You may want to go to the top of the main page of this section and look at other setups. Tim has a Magician listed there. I agree with his recommendation to go with the E-Flite 10. I have the 10 on my 36 oz 3D ERC Acro Master park flyer with a 3S 2100 mAh battery. It is about the same size as your plane, a little larger. It will fly out of my hand straight up doing vertical rolls out of sight. This is enough for our CLPA use. My ERC flys for 6.5 very active mins., but we need more amps in our ECL batteries because we are always at a high throttle setting and we have lines to drag around.

There are other setups for your size plane in this "setup" section. You don't have to know about KVs, watts etc. if you just COPY one of these successful setups. There are several systems that will work, but there is no need to reinvent the wheel here. ...... Tim's with a 10 and an APC 12 x 6 EP prop and an E-Flite 40A ESC is a good setup that will meet all your CLPA needs. You will be happy with it! :-)
####
• [Work to be completed]:
Continue the forum reply recommending an electric motor setup for the plane, starting after its final sentence.

• [Data section]:
####
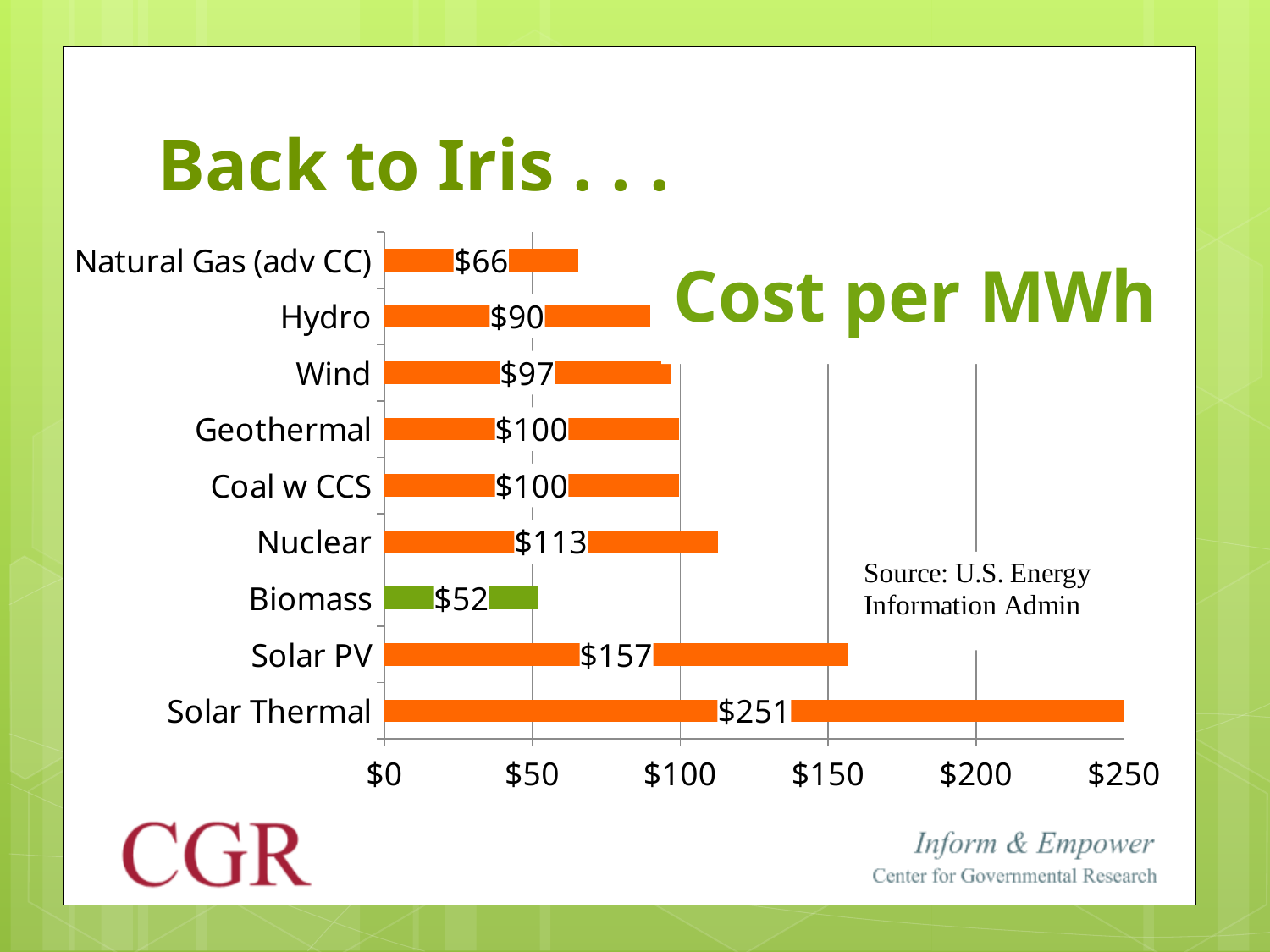
Is the cost per MWh for Solar PV greater or less than $150? greater What is the cost per MWh for Solar PV? $157 Which bar in the chart is coloured green rather than orange? Biomass Which has a higher cost per MWh, Wind or Nuclear? Nuclear What is the cost per MWh for Biomass? $52 How many energy sources are shown in the chart? 9 What is the cost per MWh for Nuclear? $113 What is the difference in cost per MWh between Hydro and Natural Gas (adv CC)? $24 What type of chart is shown on the slide? Bar chart Which energy source has the highest cost per MWh? Solar Thermal What is the difference in cost per MWh between Solar Thermal and Solar PV? $94 Which energy source has the lowest cost per MWh? Biomass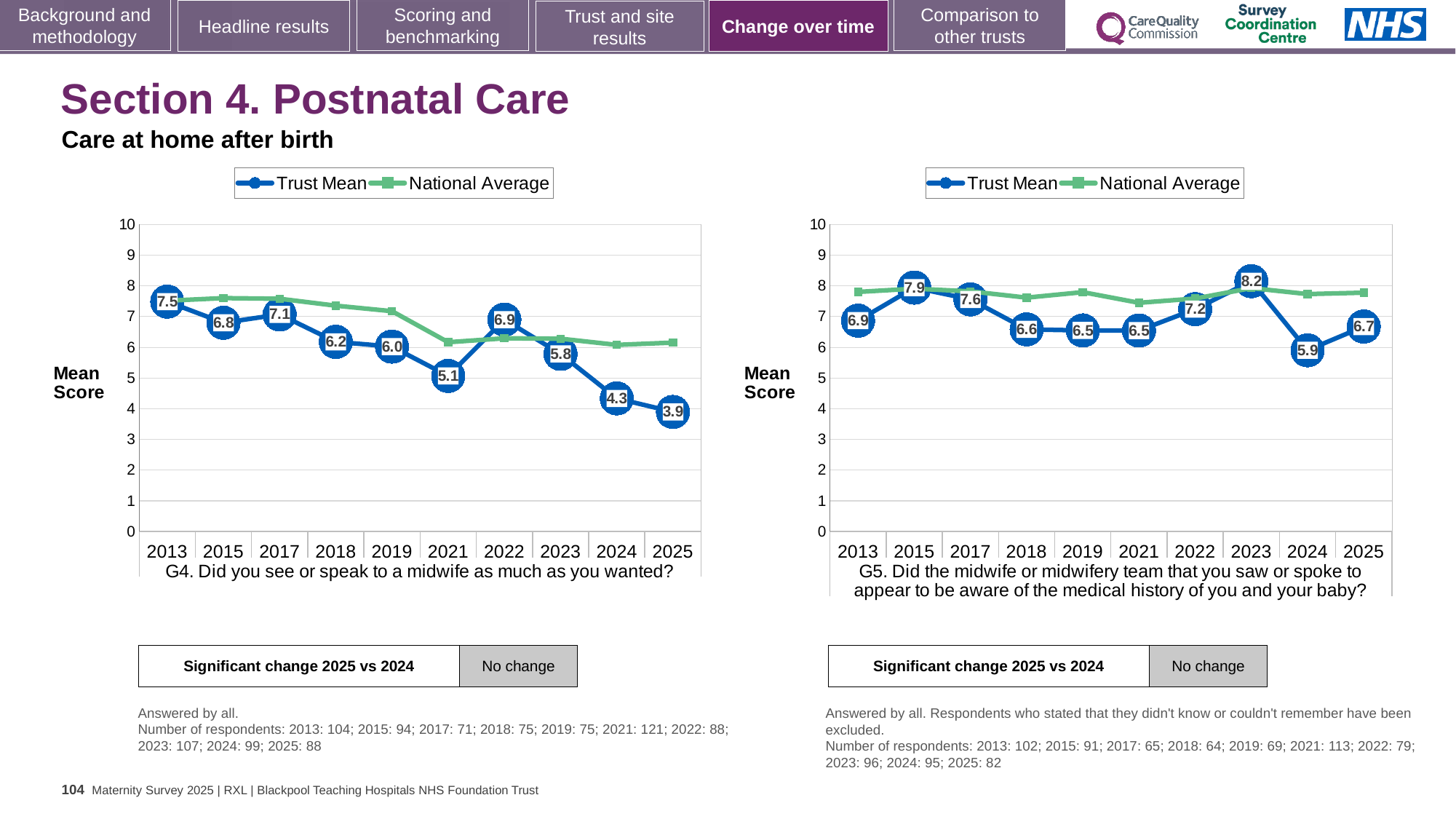
In the G5 chart (right), what is the Trust Mean score for 2023? 8.2 In the G4 chart (left), what is the difference between the Trust Mean scores for 2022 and 2021? 1.8 In the G4 chart (left), what is the Trust Mean score for 2025? 3.9 In the G4 chart (left), how many years are shown on the x axis? 10 In the G4 chart (left), what is the Trust Mean score for 2013? 7.5 In the G5 chart (right), which year has the lowest Trust Mean score? 2024 In the G4 chart (left), is the National Average for 2025 greater or less than 5? greater In the G4 chart (left), which year has the lowest Trust Mean score? 2025 In the G5 chart (right), which is larger, the Trust Mean for 2015 or the Trust Mean for 2018? 2015 In the G5 chart (right), how many series does the legend list? 2 In the G5 chart (right), which year has the highest Trust Mean score? 2023 What type of chart is the G4 chart (left)? Line chart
####
• [Task answer]:
Here is a link to buy the motor and ESC:   http://www.horizonhobby.com/Products/Default.aspx?ProdID=EFLM4010A#quickSpecs

I think any of the systems used in a Flight Streak would also work well in your plane. I'm sure others will have more input for you.

Please don't let all our "techie" talk on this forum make you think that you need to know any of this stuff. If you want to fly ECL then just copy a successful system and go fly. If you want to experiment and you really like reinventing the wheel then, and only then, you may want to read a lot of our posts, but it is NOT necessary. Many of my ERC friends are very experienced aero space engineers who really understand electronics, but I also have ERC friends that don't know a KV from a KW and they just copy one of our systems and go fly the pattern and have a lot of fun doing it!  :)

« Last Edit: October 08, 2010, 03:18:57 PM by Rudy Taube »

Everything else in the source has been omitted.